**SHORT EXERCISE**
Please find every line in the rows below that contains the word "results" and copy each of those lines in full.

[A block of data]
※ ※ ※
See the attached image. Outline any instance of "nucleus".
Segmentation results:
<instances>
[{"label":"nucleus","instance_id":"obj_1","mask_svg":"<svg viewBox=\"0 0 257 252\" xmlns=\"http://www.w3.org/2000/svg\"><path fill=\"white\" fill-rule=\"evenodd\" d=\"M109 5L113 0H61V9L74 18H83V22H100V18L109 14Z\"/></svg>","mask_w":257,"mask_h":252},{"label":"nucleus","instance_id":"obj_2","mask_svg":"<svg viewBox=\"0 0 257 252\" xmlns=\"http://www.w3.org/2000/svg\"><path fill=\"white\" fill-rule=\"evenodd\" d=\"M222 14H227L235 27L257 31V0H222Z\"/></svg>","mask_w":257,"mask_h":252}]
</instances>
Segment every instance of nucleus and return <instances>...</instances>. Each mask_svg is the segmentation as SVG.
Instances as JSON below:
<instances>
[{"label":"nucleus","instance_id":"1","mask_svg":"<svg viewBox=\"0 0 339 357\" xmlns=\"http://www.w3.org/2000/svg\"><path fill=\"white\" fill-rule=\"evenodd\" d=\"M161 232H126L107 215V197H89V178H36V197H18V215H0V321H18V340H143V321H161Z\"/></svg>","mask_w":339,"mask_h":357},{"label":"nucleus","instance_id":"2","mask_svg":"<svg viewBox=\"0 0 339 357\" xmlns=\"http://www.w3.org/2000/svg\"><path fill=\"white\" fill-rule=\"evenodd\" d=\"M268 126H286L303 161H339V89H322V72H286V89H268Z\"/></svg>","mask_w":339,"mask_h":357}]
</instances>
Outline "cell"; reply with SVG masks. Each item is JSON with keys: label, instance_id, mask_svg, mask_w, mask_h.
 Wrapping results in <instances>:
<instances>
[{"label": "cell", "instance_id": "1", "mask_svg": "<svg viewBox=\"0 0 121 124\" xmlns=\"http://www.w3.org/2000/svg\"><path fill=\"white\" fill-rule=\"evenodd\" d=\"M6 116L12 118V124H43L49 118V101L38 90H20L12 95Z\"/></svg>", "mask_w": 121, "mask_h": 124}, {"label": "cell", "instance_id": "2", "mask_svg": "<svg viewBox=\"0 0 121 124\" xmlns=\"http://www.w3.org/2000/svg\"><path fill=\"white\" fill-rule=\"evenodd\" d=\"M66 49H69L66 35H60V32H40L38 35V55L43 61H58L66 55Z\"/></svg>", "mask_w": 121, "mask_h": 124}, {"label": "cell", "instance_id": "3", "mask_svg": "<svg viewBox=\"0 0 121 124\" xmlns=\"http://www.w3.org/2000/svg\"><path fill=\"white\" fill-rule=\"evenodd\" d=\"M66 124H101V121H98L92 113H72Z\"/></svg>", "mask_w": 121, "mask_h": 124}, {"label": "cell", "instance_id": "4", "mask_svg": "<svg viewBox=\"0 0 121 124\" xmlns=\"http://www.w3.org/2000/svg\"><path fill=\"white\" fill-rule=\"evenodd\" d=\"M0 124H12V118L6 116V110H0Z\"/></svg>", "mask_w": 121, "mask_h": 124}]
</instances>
※ ※ ※
**COMPLETE OUTPUT**
Segmentation results:
 Wrapping results in <instances>:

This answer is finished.